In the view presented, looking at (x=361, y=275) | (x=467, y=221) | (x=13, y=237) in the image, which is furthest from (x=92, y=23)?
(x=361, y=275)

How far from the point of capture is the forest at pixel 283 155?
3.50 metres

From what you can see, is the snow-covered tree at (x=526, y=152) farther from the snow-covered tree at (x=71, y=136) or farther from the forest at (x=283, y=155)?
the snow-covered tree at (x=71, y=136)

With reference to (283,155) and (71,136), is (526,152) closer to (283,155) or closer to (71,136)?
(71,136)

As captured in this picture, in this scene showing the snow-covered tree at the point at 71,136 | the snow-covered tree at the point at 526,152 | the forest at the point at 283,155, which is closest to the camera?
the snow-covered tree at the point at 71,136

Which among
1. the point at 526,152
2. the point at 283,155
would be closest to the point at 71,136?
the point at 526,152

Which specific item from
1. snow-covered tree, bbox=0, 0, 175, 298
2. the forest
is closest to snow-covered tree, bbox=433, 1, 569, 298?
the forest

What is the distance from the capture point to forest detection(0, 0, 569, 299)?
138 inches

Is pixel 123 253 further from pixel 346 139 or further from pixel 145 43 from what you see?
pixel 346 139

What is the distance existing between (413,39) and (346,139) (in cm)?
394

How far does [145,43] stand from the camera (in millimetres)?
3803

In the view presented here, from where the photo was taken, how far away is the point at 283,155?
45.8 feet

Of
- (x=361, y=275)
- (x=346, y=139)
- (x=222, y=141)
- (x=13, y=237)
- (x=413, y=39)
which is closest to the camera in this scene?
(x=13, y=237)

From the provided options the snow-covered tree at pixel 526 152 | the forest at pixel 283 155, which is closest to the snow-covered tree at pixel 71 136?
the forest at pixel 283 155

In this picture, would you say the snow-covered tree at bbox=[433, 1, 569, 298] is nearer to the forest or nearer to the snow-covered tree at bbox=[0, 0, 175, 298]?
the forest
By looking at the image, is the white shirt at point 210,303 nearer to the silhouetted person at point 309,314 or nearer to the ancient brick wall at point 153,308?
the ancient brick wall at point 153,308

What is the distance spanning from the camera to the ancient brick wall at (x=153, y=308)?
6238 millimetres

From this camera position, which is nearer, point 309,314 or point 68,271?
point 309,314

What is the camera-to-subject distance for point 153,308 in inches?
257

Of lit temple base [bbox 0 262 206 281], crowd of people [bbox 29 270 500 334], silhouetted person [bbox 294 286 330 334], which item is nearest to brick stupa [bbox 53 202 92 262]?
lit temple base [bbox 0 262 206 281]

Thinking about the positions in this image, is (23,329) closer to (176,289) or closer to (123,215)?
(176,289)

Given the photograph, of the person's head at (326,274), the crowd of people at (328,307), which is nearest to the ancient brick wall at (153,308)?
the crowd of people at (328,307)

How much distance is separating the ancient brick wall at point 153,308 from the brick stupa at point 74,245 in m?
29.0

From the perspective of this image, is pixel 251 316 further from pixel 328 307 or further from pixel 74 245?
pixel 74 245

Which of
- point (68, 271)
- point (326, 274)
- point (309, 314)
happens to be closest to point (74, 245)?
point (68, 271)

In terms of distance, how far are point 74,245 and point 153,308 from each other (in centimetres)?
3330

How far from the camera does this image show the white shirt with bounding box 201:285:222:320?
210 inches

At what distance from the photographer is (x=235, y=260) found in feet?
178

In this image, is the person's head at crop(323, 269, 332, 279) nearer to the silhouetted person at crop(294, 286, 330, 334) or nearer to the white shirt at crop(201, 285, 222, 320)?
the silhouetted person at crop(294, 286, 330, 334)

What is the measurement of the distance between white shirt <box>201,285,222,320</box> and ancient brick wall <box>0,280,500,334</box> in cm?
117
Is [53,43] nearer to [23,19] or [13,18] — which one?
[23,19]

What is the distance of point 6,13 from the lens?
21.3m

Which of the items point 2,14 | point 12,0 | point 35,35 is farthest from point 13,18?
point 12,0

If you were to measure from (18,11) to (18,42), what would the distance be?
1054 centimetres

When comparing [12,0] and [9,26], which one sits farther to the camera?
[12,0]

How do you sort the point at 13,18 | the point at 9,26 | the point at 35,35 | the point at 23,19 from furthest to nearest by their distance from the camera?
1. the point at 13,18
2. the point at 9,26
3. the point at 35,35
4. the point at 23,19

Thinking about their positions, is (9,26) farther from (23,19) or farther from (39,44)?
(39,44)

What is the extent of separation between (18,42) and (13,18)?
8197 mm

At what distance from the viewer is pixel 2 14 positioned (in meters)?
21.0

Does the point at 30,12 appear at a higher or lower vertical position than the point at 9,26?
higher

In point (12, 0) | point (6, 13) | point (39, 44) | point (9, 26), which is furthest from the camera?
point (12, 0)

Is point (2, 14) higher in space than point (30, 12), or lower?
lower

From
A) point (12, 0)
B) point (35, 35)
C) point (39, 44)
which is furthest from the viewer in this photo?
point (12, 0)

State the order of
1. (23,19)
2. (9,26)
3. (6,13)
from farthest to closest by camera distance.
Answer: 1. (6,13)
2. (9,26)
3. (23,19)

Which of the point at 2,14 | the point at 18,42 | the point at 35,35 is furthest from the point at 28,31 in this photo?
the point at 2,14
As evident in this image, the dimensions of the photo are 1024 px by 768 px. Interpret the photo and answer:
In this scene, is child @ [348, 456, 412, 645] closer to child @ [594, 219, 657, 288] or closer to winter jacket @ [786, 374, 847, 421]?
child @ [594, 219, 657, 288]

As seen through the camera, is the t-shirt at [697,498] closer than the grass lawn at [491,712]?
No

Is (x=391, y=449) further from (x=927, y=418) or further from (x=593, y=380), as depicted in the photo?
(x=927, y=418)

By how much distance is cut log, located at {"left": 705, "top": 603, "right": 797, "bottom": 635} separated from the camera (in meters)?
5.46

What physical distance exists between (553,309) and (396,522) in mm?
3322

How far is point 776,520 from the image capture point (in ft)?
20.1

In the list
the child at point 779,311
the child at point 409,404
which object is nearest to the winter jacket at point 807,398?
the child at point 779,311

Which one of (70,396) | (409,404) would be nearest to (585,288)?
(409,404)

> **Task to carry out**:
Rewrite the listing above from its first line up to and including the line with "3.50 metres", requests included. Offset every number in the answers, both the coordinates and the distance, by -3.

> **Solution**:
In the view presented, looking at (x=361, y=275) | (x=467, y=221) | (x=13, y=237) in the image, which is furthest from (x=92, y=23)?
(x=358, y=272)

How far from the point of capture is the forest at pixel 283 155?
0.50 metres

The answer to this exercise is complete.